## SOURCE EXTRACT
▼
Circular Logic and Continuity

Question

So, I was doing a Calculus problem a few minutes ago and just recalled something that my real analysis professor said during a lecture years ago...

To provide context, take the function $f$ defined by $f(x) = x+4$ for example.

Let's, for example, show that $f$ is continuous at $x = 3$.

Find $\lim\limits_{x \to 3}(x+4)$ by plugging in $3$ for $x$: you get $7$.

Since $\lim\limits_{x \to 3}f(x)= f(3)$, $f$ is continuous at $x = 3$.

Specifically, here's what I recall my professor saying:

The way continuity is taught in Calculus requires circular logic.

Clearly, I used circular logic in my example, since I assumed I could plug in $3$ to get the limit.

With a polynomial, I don't see this being too much of a problem. If I recall, there is a proof given early on in a Calculus I class which states that if $p$ is a polynomial defined by $p(x) = a_nx^{n} + a_{n-1}x^{n-1} + \cdots + a_1x +a_0$ for some positive integer $n$, then $\lim\limits_{x \to a}p(x) = p(a)$ - which I believe is proved before discussing continuity in Calculus. (We can use anything like Stewart's Calculus book as a textbook for a "typical" Calculus course.)

But how about trigonometric functions? $a^{x}$ equations for some constant $a > 0$? Natural logarithms? Powers of $x$ - $x^{b}$ - where $b$ isn't a positive integer?

How can one bypass these problems in a Calculus I course? Furthermore, is there a way to do this without using $\delta$-$\epsilon$ and just using limit theorems?
▲
## GIVEN INFORMATION
▼
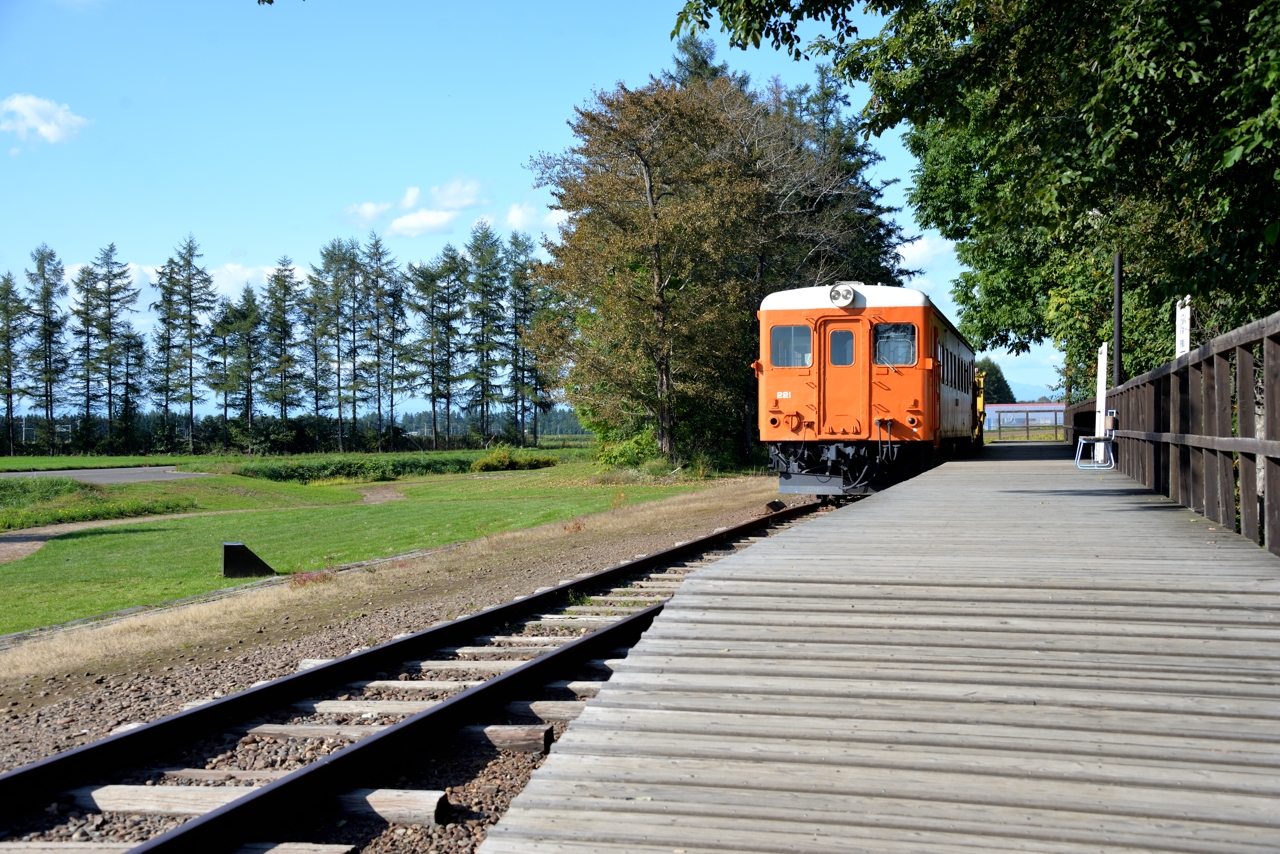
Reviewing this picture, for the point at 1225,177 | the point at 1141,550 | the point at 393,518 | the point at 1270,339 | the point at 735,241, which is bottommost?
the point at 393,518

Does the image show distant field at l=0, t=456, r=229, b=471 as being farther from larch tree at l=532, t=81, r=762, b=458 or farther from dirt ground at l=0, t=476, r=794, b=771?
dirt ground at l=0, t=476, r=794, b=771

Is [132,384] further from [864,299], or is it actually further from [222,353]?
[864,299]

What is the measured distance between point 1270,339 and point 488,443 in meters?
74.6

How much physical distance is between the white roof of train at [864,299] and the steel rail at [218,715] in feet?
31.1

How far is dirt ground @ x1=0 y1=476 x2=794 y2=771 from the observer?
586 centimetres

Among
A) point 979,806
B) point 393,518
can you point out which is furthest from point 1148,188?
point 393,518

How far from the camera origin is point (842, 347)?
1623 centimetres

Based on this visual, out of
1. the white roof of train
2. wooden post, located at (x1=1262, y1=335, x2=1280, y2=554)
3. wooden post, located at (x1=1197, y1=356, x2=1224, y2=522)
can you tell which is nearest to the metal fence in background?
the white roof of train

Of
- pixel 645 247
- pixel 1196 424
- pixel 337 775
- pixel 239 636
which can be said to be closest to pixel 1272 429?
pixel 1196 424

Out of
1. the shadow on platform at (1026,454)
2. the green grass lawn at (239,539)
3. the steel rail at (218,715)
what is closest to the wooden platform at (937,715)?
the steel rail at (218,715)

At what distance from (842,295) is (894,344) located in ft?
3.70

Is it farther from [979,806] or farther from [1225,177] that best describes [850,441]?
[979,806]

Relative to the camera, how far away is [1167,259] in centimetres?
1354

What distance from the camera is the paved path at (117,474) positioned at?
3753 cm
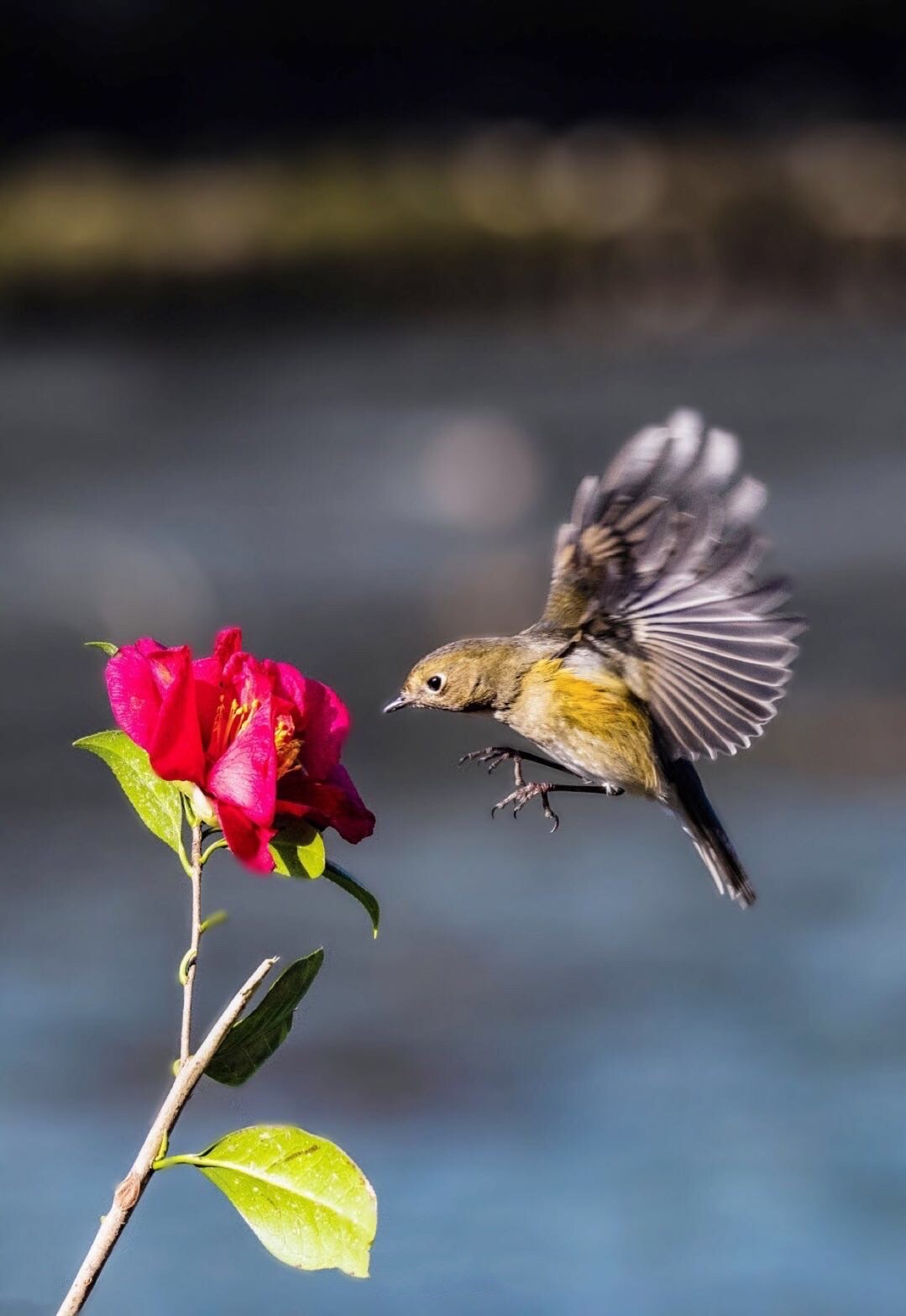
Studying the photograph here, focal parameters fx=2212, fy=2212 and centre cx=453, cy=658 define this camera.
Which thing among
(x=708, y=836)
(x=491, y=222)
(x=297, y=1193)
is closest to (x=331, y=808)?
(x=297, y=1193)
▲
## PROMPT A
Copy the stretch of the circular logic and continuity question from "Circular Logic and" through "lecture years ago..." word for word.
## PROMPT B
In the circular logic and continuity question, which textbook does the poster name as usable for a "typical" Calculus course?
## PROMPT C
Continue the circular logic and continuity question from its final sentence.

## ANSWER AREA A
Circular Logic and Continuity

Question

So, I was doing a Calculus problem a few minutes ago and just recalled something that my real analysis professor said during a lecture years ago...

## ANSWER AREA B
Stewart's Calculus.

## ANSWER AREA C
[I am willing to move this to Math Educators SE if desired, and if the question is deemed to be too broad, I can delete this.]

Answer 1

Well, that is simply a bad proof. What you gave does NOT prove continuity, it assumes it. To prove continuity at x= 3 of f(x) you must prove that $\lim_{x\to 3} f(x)= f(3)$. To do that, without the "circular reasoning" you need to show that the definition of "limit" is satisfied- and that uses the $\epsilon-\delta$ definition.

Here, f(x)= x+ 3 so f(3)= 6. To prove that $\lim_{x\to 3} f(x)= 6$, look at $|f(x)- 6|= |x+ 3- 6|= |x- 3|< \epsilon$ and it immediately follows that you can use any $\delta< \epsilon$. If $|x- 3|< \delta< \epsilon$ then $|x- 3|< \epsilon$ and, working backwards, $|x- 3|= |x+ 3- 6|< \epsilon$ so $|f(x)- f(3)|< \epsilon$ and we are done.

To prove this "without using δ-ϵ and just using limit theorems", use the "limit theorems" 1) f(x)= x is continuous for all x. 2) Any constant function, and, in particular, f(x)= 3, is continuous for all x. 3) If f and g are continuous at x= a then f+ g is continuous at x= a.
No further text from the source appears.